Bundesministerium für Bildung und Forschung (BMBF)

Förderprogramme
  • Nachhaltiges Wirtschaften (NaWi)
  • Zukunftsstadt 2030+
  • Kopernikus-Projekte für die Energiewende
  • Klimaresilienz durch Handeln in Stadt und Region
  • MobilitätsWerkStadt 2025
  • MobilitätsZukunftsLabor 2050
  • diverse FONA-Fördermaßnahmen
Reallabor-Verständnis

„Ein Reallabor bezeichnet einen gesellschaftlichen Kontext, in dem Forscher:innen Interventionen im Sinne von 'Realexperimenten' durchführen, um über soziale Dynamiken und Prozesse zu lernen" (BMBF 2016:16).

„Unter Reallaboren sind gezielte und durch Wissenschaft begleitete Veränderungen in Städten, Stadtteilen, Regionen, Branchen etc. zu verstehen, in denen ein Transformationsprozess unter der Mitwirkung der betroffenen Menschen stattfinden kann. Sie können sich sowohl auf technologische als auch soziale Innovationen beziehen. Meist geht es um konkrete Interventionen, um über soziale Dynamiken und Prozesse zu lernen. [...]" (BMBF, 2016)

Fördergeber

Ministerium für Wissenschaft, Forschung und Kunst Baden-Württemberg (MWK)

Förderprogramme
  • BaWü-Labs
  • Stadt
  • Künstliche Intelligenz
  • Klima
Reallabor-Verständnis

„Reallabore bieten die Möglichkeit, in der Zusammenarbeit von Wissenschaft und Gesellschaft innovative Handlungsmodelle sowie Lösungsansätze auszutesten und zu erforschen. Außerdem helfen sie uns, gesellschaftliche Veränderungsprozesse besser zu verstehen und konkret mitzugestalten zu können. Gemeinsam mit Akteuren aus Gesellschaft, Politik und Wirtschaft arbeiten Wissenschaftlerinnen und Wissenschaftler in einem ergebnisoffenen Prozess an zukunftsfähigen und nachhaltigen Lösungen. Reallabore unterscheiden sich wesentlich von anderen Forschungsformaten durch das Ko-Design von Wissenschaft und Praxis, ihre Transdisziplinarität, zivilgesellschaftliche Orientierung und durch ihren Laborcharakter.“
(MWK)

Fördergeber

Ministerium für Umwelt, Klima und Energiewirtschaft Baden-Württemberg

Förderprogramm

Transformation des Energiesystems in Baden-Württemberg (Trafo BW, BWPlus)

Reallabor-Verständnis

„[…] inter- und transdisziplinäre Forschungsvorhaben in Kooperation mit der Praxis, sogenannte Reallabore.“
(Ministerium für Umwelt, Klima und Energiewirtschaft Baden-Württemberg, 2018)
„Die geförderten Vorhaben sollen dabei exemplarisch praktizieren und damit auch demonstrieren, wie Wissenschaft in enger Kooperation mit der Praxis zur Unterstützung der Energiewende verstärkt zusammenarbeitet […]."  
(Trafo BW, Ministerium für Umwelt, Klima und Energiewirtschaft Baden-Württemberg)

Fördergeber

Bundesministerium für Wirtschaft und Energie/Klimaschutz (BMWi/K)

Förderprogramme
  • Energiewende
  • Digitalisierung
Reallabor-Verständnis

"Reallabore (englisch: 'regulatory sandboxes') bieten die besondere Chance, nicht nur über Innovationen zu lernen, sondern auch über deren rechtlichen Rahmen.
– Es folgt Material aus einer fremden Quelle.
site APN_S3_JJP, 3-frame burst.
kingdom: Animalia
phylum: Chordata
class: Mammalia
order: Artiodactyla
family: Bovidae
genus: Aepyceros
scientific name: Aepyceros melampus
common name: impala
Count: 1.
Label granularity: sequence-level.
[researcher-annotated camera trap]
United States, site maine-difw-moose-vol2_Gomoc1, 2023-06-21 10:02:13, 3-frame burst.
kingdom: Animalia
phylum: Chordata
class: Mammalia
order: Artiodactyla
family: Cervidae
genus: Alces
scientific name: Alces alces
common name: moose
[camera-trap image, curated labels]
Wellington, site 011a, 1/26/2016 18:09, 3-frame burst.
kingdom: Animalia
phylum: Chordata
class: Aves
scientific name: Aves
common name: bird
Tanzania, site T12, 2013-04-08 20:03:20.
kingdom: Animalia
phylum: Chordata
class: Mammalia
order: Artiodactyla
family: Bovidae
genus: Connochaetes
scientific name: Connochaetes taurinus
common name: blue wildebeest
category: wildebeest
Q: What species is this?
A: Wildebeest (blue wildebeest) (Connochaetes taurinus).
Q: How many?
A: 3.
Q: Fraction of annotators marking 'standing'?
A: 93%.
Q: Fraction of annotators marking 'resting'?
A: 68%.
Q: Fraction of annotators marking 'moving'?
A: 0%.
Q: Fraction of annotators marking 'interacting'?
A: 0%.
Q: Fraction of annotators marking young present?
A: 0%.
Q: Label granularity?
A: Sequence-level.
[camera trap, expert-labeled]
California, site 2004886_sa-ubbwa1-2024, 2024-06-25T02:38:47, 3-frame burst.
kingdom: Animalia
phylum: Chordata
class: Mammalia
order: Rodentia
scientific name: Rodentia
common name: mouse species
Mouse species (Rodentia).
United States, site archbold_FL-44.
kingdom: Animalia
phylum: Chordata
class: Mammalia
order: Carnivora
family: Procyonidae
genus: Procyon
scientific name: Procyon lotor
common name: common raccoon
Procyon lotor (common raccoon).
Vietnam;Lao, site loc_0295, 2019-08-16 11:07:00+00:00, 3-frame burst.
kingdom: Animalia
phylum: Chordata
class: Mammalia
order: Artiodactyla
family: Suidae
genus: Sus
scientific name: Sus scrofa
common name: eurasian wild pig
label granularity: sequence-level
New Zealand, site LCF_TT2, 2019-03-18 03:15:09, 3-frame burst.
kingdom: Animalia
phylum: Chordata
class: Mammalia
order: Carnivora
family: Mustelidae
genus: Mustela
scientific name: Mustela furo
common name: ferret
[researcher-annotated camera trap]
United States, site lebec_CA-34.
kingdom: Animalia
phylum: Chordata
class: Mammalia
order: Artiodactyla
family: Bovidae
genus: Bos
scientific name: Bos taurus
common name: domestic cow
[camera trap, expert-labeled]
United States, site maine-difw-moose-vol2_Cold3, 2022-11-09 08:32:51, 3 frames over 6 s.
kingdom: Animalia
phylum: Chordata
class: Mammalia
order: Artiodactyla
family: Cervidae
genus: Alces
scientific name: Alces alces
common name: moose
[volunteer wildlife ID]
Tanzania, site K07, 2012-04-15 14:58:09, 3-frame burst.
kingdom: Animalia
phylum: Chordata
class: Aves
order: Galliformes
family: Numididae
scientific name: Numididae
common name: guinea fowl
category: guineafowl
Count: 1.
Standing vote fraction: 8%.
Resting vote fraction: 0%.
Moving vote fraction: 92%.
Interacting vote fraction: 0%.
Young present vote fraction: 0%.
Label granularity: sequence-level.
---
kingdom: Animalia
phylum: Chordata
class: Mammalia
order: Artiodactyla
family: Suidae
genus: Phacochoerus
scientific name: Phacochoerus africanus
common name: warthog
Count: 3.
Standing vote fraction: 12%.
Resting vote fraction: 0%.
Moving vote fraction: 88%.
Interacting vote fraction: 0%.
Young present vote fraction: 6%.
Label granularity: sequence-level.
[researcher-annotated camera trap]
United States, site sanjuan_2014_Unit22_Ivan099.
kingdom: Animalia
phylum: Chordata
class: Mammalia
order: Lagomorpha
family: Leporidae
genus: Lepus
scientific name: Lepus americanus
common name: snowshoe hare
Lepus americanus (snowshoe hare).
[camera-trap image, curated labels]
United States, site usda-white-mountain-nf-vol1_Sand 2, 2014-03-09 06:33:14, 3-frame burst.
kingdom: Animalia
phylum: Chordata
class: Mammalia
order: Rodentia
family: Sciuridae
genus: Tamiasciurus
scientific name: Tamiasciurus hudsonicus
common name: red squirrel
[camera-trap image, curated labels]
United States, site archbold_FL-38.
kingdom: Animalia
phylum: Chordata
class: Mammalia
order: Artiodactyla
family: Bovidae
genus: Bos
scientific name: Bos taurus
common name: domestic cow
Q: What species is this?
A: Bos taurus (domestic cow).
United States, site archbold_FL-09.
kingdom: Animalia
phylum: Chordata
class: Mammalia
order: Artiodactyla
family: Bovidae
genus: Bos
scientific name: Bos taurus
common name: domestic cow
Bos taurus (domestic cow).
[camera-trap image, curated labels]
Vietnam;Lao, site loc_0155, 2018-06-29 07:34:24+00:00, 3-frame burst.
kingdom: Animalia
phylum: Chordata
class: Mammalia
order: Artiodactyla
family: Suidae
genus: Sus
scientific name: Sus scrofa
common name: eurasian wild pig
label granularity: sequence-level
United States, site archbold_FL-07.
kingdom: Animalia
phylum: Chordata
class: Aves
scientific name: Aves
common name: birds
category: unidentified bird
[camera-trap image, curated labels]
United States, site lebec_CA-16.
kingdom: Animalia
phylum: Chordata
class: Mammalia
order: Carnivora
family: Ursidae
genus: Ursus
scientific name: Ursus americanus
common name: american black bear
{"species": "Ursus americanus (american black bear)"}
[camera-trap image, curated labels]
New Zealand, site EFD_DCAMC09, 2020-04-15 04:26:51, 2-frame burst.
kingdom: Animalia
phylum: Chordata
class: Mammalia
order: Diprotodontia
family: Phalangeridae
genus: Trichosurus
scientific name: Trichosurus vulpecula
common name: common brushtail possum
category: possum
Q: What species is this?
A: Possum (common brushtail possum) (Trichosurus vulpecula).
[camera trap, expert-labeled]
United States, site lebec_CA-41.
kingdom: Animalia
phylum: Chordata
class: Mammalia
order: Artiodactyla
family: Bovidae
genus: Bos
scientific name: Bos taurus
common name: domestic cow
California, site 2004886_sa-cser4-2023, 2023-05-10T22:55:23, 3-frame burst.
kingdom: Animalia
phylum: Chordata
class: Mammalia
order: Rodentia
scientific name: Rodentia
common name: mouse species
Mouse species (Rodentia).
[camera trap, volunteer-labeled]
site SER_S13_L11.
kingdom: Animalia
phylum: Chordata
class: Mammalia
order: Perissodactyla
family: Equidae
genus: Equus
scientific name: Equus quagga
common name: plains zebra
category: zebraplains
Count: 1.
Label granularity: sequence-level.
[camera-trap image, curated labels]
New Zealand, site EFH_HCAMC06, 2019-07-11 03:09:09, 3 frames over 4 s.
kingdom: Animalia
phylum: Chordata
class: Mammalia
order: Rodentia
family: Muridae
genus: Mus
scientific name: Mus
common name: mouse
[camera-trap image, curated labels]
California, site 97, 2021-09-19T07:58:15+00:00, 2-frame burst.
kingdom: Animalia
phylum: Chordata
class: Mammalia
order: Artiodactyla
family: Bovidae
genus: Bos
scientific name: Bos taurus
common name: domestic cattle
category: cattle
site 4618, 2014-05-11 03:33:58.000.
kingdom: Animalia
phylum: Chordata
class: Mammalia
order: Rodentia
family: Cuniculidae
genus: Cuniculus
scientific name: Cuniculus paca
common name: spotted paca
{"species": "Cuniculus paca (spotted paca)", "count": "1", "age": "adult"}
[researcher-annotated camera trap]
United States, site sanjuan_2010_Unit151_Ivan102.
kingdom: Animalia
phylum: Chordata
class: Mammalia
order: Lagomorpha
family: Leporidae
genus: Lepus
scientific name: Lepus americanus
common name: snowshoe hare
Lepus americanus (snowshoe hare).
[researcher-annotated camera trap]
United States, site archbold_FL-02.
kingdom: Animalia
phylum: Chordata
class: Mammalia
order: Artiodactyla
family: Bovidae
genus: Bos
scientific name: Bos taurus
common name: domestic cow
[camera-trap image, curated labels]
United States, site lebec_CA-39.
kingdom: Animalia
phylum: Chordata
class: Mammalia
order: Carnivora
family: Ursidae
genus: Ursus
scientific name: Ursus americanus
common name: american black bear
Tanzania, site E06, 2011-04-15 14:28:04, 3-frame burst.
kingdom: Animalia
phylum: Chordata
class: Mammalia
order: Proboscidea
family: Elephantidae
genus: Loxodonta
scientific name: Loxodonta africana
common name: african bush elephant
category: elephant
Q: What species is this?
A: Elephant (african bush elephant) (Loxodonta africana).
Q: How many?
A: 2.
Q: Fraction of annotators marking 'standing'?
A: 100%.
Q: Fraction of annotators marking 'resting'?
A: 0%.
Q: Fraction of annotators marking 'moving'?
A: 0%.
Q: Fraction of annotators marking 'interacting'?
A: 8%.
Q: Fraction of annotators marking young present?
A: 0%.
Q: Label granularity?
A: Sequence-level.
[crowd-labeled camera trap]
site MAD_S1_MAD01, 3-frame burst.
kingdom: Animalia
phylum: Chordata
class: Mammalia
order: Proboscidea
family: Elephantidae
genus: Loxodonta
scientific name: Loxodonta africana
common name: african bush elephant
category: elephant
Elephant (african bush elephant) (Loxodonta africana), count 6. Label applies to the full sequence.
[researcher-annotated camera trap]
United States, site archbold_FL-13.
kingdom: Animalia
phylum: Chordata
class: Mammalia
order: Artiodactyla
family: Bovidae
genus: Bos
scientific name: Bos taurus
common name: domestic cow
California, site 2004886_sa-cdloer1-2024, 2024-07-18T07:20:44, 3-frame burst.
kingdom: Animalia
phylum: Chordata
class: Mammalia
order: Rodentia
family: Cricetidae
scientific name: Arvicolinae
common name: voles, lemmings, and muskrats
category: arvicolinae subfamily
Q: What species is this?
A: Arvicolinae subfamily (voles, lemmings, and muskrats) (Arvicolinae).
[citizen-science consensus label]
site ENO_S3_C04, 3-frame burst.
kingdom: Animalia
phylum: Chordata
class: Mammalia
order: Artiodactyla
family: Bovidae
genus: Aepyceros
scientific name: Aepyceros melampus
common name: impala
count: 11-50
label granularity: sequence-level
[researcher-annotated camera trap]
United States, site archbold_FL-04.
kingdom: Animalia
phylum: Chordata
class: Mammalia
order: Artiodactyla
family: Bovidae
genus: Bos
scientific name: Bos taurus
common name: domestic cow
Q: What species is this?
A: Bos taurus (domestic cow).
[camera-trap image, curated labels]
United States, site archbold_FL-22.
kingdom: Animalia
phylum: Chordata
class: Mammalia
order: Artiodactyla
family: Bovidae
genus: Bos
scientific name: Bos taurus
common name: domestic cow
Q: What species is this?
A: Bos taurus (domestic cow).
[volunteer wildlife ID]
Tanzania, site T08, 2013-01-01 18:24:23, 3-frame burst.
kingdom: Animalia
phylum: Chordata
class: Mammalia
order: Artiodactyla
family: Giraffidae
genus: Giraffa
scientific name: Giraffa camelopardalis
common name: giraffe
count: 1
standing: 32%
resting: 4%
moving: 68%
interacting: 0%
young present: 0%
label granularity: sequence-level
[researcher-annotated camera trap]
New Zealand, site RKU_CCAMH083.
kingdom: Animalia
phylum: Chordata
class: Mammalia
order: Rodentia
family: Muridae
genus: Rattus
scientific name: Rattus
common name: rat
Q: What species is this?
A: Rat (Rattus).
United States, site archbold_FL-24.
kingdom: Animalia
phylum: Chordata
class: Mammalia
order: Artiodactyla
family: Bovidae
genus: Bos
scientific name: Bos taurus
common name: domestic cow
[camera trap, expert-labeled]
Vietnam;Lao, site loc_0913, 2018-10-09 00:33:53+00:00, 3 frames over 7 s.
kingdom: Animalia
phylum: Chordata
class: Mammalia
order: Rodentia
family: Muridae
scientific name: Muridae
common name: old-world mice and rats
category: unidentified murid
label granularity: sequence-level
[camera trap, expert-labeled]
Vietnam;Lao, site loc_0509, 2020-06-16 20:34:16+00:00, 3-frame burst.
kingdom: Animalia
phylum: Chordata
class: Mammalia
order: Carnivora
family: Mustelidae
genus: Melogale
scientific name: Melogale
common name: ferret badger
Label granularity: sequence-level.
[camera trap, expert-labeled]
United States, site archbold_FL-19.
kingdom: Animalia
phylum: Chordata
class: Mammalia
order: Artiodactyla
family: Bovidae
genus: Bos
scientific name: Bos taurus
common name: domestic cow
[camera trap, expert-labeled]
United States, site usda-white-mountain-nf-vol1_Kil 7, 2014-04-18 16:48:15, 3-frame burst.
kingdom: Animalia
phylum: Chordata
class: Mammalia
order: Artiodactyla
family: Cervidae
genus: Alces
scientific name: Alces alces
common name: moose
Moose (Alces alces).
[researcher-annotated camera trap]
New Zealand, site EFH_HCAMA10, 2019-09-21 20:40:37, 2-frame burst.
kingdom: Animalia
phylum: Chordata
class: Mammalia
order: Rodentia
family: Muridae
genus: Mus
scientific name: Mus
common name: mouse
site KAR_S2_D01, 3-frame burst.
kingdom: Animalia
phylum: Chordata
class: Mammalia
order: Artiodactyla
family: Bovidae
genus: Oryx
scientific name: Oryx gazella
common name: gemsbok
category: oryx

Als 'Testräume für Innovation und Regulierung' sind Reallabore durch drei Elemente gekennzeichnet.
1. Reallabore sind zeitlich und räumlich begrenzte Testräume, in denen innovative Technologien oder Geschäftsmodelle unter realen Bedingungen erprobt werden. [... ] 2. Reallabore nutzen rechtliche Spielräume. [... ] 3. Reallabore sind mit einem 'regulatorischen Erkenntnisinteresse' verbunden. [...] (BMWi, 2019:7)

Fördergeber

Bundesministerium für Verkehr und digitale Infrastruktur (BMVI), jetzt Bundesministerium für Digitales und Verkehr (BMDV)

Diverse Großprojekte

  • Reallabor Digitale Mobilität Hamburg (RealLabHH)
  • Urban Air Mobility
U-Space-Reallabor

und Programme

  • Nationaler Radverkehrsplan (NRVP) etc.
Reallabor-Verständnis

Das Testen neuer Technologien mit Anwendern/ durch Nutzer:innen unter realen Bedingungen, um Potentiale zu erproben und rechtliche Rahmen anzupassen (z.B. Pressemitteilung des BMVI zu U-Space-Reallabor, 2021).